In the special case of a normal operator, $Q=[I]_\be^\bs$ becomes orthonormal, then $Q^{-1}=Q^*$, so the factorizations become even nicer:

$$\Lambda = Q^* A Q $$

$$A = Q \Lambda Q^* $$

Let's look at the decomposition $[T]_\bff= [I]_\be^\bff [T]_\be [I]_\bff^\be$ and see what it's really saying. As before, $\bff$ is an arbitrary basis of $V$, but let's choose it to be $\bs$ since $\bs$ is the default basis for matrices, and let $[x]_\bs$ be the coordinates of a vector $x$ in this basis (which are trivially obtained: e.g. if $x=(1,2,3)$, then $[x]_\bs=[1 \quad 2 \quad 3]^\top$). $T$ acts on $x$, and we seek the resulting vector $Tx$--naturally corresponding to $[Tx]_\bs$, the coordinates of $Tx$ in $\bs$. The answer is in the matrix multiplication $[T]_\bs [x]_\bs = [I]_\be^\bs [T]_\be [I]_\bs^\be [x]_\bs$, which decomposes into a series of three multiplications.
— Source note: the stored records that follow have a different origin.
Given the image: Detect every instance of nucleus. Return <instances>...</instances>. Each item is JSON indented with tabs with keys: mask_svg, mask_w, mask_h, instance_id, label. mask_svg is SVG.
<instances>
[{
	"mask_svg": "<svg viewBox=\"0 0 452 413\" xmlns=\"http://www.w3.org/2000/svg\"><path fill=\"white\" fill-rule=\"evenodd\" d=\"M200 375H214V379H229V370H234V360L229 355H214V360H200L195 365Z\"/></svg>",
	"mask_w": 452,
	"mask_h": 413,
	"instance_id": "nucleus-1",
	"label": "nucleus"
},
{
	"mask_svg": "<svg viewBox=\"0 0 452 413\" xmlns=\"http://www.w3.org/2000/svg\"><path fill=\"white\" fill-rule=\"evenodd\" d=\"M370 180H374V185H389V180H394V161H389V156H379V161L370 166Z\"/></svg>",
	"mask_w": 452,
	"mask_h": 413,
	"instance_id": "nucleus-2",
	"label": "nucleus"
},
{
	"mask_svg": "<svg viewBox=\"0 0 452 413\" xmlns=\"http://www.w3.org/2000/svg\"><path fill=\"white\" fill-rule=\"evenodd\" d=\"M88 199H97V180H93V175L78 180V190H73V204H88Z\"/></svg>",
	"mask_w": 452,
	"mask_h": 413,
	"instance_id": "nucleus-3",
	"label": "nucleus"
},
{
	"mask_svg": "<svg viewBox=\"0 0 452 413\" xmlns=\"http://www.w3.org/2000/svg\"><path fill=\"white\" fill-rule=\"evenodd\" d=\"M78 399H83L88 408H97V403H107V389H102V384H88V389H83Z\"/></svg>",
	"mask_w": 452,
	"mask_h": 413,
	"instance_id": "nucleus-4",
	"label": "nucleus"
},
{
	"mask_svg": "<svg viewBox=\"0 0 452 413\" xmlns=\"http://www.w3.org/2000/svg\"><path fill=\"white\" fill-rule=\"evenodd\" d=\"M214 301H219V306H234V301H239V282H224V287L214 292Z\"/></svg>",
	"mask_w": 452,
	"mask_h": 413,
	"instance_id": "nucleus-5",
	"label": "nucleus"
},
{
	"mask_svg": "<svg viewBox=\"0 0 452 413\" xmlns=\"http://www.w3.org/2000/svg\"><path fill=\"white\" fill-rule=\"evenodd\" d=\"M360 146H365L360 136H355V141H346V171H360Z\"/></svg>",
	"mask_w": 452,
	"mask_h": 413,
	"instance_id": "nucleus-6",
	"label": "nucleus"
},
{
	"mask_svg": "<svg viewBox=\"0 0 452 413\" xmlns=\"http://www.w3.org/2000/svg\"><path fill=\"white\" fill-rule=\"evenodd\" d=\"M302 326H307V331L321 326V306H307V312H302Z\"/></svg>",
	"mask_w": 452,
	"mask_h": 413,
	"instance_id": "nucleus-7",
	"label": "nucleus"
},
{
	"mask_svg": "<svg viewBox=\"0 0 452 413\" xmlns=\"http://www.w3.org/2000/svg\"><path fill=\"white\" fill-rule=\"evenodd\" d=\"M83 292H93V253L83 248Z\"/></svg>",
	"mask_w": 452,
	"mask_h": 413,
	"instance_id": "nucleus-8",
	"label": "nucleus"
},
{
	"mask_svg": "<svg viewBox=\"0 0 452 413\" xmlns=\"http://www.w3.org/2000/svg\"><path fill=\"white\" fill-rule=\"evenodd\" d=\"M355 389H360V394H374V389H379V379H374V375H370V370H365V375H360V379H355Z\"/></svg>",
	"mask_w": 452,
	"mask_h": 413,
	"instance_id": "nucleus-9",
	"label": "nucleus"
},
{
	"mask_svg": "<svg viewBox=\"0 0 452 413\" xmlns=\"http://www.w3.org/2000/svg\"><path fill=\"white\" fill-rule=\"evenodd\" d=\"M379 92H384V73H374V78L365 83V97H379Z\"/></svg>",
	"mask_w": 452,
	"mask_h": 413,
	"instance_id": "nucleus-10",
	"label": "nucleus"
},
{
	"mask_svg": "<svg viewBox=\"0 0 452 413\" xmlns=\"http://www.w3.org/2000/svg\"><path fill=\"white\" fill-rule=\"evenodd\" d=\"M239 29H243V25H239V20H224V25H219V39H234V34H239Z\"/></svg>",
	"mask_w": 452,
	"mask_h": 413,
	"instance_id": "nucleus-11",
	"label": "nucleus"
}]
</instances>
First, $S^{-1} =[I]_\bs^\be$ translates the coordinates of $x$ from $\bs$ to $\be$:

$$[I]_\bs^\be [x]_\bs = S^{-1}[x]_\bs = [x]_\be = \begin{bmatrix} c_1 & ... & c_n \end{bmatrix}^\top $$

Next, $\Lambda = [T]_\be$ describes the stretching of individual eigenvectors, corresponding to the rescaling of coordinates by eigenvalues:

$$ [T]_\be [I]_\bs^\be [x]_\bs = [T]_\be [x]_\be = \Lambda \begin{bmatrix} c_1 & ... & c_n \end{bmatrix}^\top = \begin{bmatrix} \lambda_1 c_1 & ... & \lambda_n c_n \end{bmatrix}^\top $$

Last step, $S=[I]_\be^\bs$ translates the resulting ``eigen-coordinates'' above back to the original basis $\bs$:

$$ [Tx]_\bs = [T]_\bs [x]_\bs = [I]_\be^\bs [T]_\be [I]_\bs^\be [x]_\bs = [I]_\be^\bs [T]_\be [x]_\be = S \begin{bmatrix} \lambda_1 c_1 & ... & \lambda_n c_n \end{bmatrix}^\top = c_1 \lambda_1 [e_1]_\bs + ..., + c_n \lambda_n [e_n]_\bs $$

Remember, column $j$ of $S= [I]_\be^\bs$ is, by definition $[e_j]_\bs$, the $j$th eigenvector of $T$ expressed in the original basis $\bs$.